[EXERCISE DETAILS]:
Output the records exactly as they appear, with no pictures included.
BEGIN INPUT RECORDS
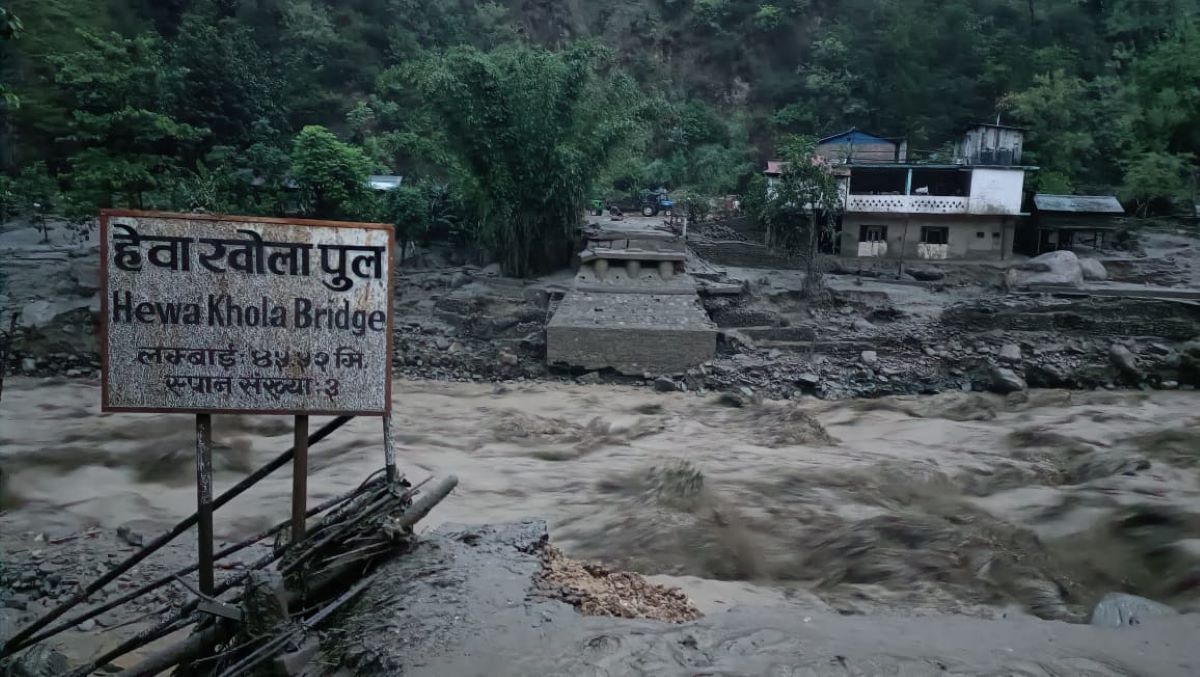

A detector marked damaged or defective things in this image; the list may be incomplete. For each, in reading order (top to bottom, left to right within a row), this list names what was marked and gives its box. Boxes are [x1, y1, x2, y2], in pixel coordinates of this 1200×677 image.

rusty metal bar [0, 412, 352, 657]
rusty metal bar [195, 410, 214, 595]
rusty metal bar [290, 412, 309, 540]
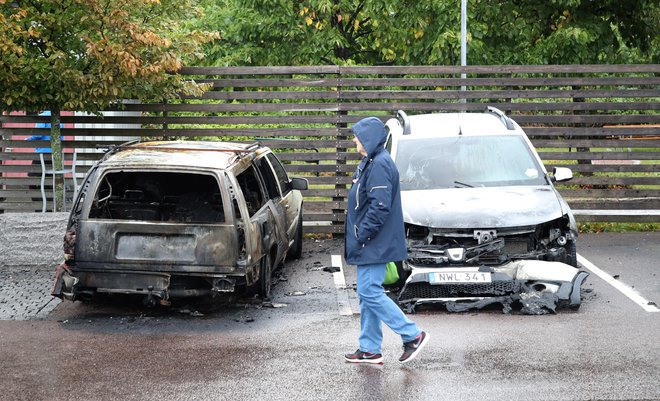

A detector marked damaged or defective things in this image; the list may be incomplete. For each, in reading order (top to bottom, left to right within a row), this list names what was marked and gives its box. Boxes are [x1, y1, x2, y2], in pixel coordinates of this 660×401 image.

damaged suv [52, 140, 308, 304]
burned car [52, 140, 310, 304]
damaged suv [386, 108, 588, 312]
burned car [384, 108, 592, 314]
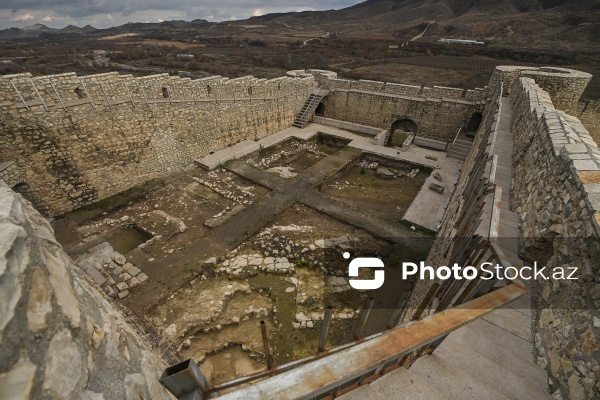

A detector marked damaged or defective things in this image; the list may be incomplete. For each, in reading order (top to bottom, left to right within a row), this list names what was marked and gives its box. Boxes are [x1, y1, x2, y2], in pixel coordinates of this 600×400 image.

rusty metal railing post [316, 306, 336, 350]
rusty metal railing post [354, 298, 372, 340]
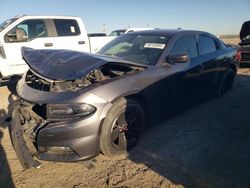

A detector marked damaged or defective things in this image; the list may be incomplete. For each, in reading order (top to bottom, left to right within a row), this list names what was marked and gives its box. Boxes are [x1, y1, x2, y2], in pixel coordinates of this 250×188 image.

crumpled hood [21, 46, 111, 80]
damaged black sedan [9, 29, 239, 169]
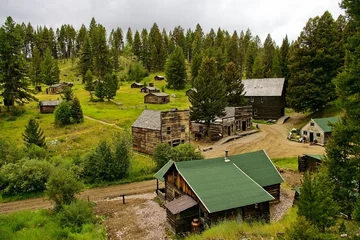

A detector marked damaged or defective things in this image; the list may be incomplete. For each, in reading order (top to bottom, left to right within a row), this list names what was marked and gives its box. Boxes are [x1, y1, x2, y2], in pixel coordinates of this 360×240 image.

rusty metal roof [165, 194, 198, 215]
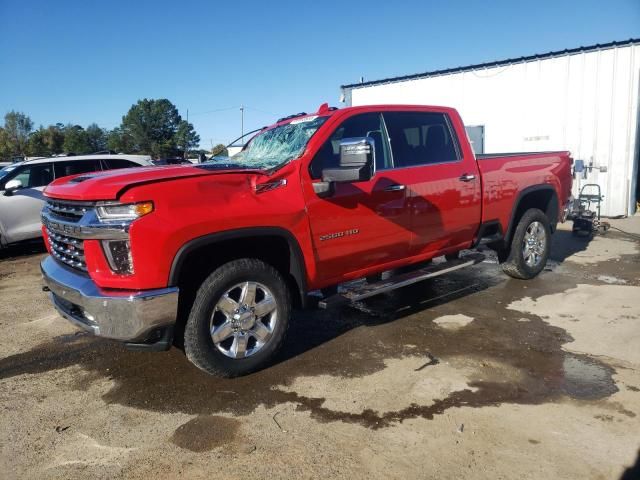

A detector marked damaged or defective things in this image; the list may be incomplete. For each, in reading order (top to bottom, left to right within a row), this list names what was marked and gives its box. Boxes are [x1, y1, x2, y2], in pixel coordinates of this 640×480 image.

dented hood [43, 165, 262, 201]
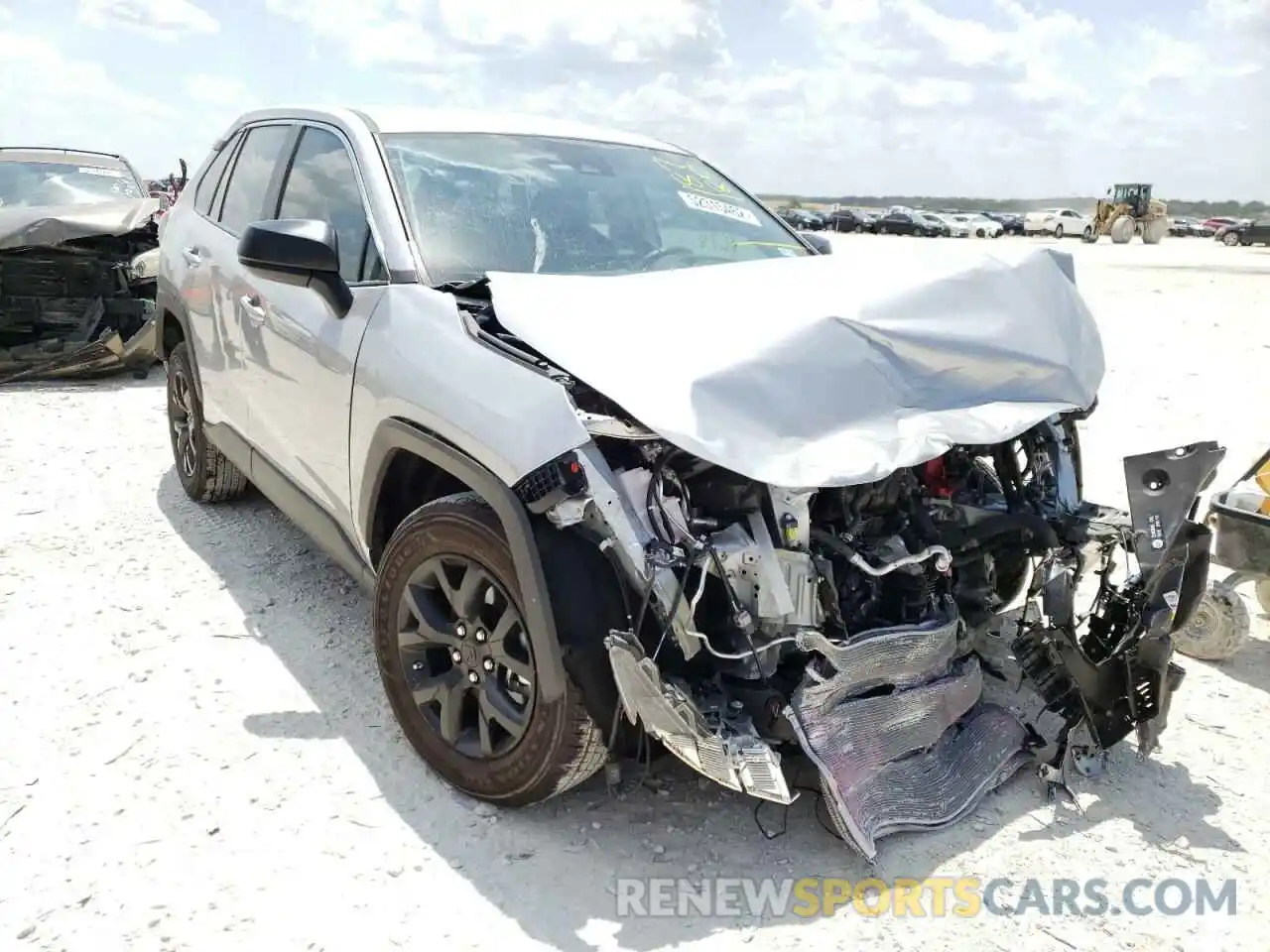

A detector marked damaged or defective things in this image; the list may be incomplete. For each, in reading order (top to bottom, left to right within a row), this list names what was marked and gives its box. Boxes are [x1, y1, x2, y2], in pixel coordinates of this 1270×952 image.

crumpled front bumper [0, 313, 159, 388]
crumpled hood [0, 197, 161, 251]
wrecked car hood [0, 197, 161, 251]
buckled car hood [0, 197, 162, 254]
dark wrecked car [0, 145, 166, 383]
damaged silver suv [153, 107, 1223, 863]
wrecked car hood [484, 242, 1102, 487]
crumpled hood [490, 243, 1107, 492]
buckled car hood [490, 243, 1107, 492]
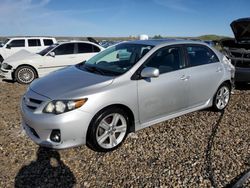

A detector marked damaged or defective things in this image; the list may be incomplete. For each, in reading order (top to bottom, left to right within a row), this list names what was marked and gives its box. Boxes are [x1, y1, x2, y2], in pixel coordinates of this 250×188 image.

damaged vehicle [221, 17, 250, 83]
END INPUT RECORDS
[ANSWER SPACE]:
A detector marked damaged or defective things in this image; the list may be incomplete. For each, in reading order (top to bottom, left to right within a row), this list names what was marked and gives its box. Boxes are [x1, y1, x2, y2], in pixel coordinates of this 1200×677 image.

rusty metal bar [0, 412, 352, 657]
rusty metal bar [195, 410, 214, 595]
rusty metal bar [290, 412, 309, 540]

A detector marked damaged or defective things in this image; the list may be incomplete. For each, in reading order (top to bottom, left to right within a row), this list names what was marked and gives its box. Boxes are [x1, y1, x2, y2], in pixel coordinates of this 660×401 image.

damaged suv [52, 140, 308, 304]
burned car [52, 140, 310, 304]
damaged suv [386, 108, 588, 312]
burned car [384, 108, 592, 314]

A detector marked damaged or defective things in this image; the list may be incomplete. For each, in reading order (top to bottom, left to right within a row), this list names what was marked and gives its box. Boxes are [x1, y1, x2, y2], in pixel coordinates of this 600×400 image.

rusty metal railing post [316, 306, 336, 350]
rusty metal railing post [354, 298, 372, 340]

A detector marked damaged or defective things in this image; the list may be incomplete. For each, in reading order (top to bottom, left to right within a row), this list names what was marked and gives its box. Boxes are [x1, y1, x2, y2], in pixel coordinates of this 250×188 image.

crumpled hood [21, 46, 111, 80]
damaged black sedan [9, 29, 239, 169]

A detector marked damaged or defective things in this image; the list may be incomplete. For each, in reading order (top to bottom, left to right within a row), this list names what was marked and gives its box. Boxes are [x1, y1, x2, y2], in pixel coordinates of this 360×240 image.

rusty metal roof [165, 194, 198, 215]

A detector marked damaged or defective things in this image; the list may be incomplete. For each, in reading order (top to bottom, left to right within a row), this list names what was marked and gives its box. Boxes are [x1, y1, x2, y2], in pixel coordinates of this 640×480 image.

dented hood [43, 165, 262, 201]

A detector marked damaged or defective things in this image; the list may be incomplete. For each, in reading order (top to bottom, left to right within a row), this list names what was marked and gives its box. Boxes are [x1, y1, x2, y2], in pixel coordinates of this 1270×952 image.

crumpled front bumper [0, 313, 159, 388]
crumpled hood [0, 197, 161, 251]
wrecked car hood [0, 197, 161, 251]
buckled car hood [0, 197, 162, 254]
dark wrecked car [0, 145, 166, 383]
damaged silver suv [153, 107, 1223, 863]
wrecked car hood [484, 242, 1102, 487]
crumpled hood [490, 243, 1107, 492]
buckled car hood [490, 243, 1107, 492]

A detector marked damaged or defective things in this image; the list may be incomplete. For each, in reading order (top to bottom, left to right within a row), this list names what was marked and gives its box. Boxes are [x1, y1, x2, y2], in pixel coordinates of this 250×188 image.

damaged vehicle [221, 17, 250, 83]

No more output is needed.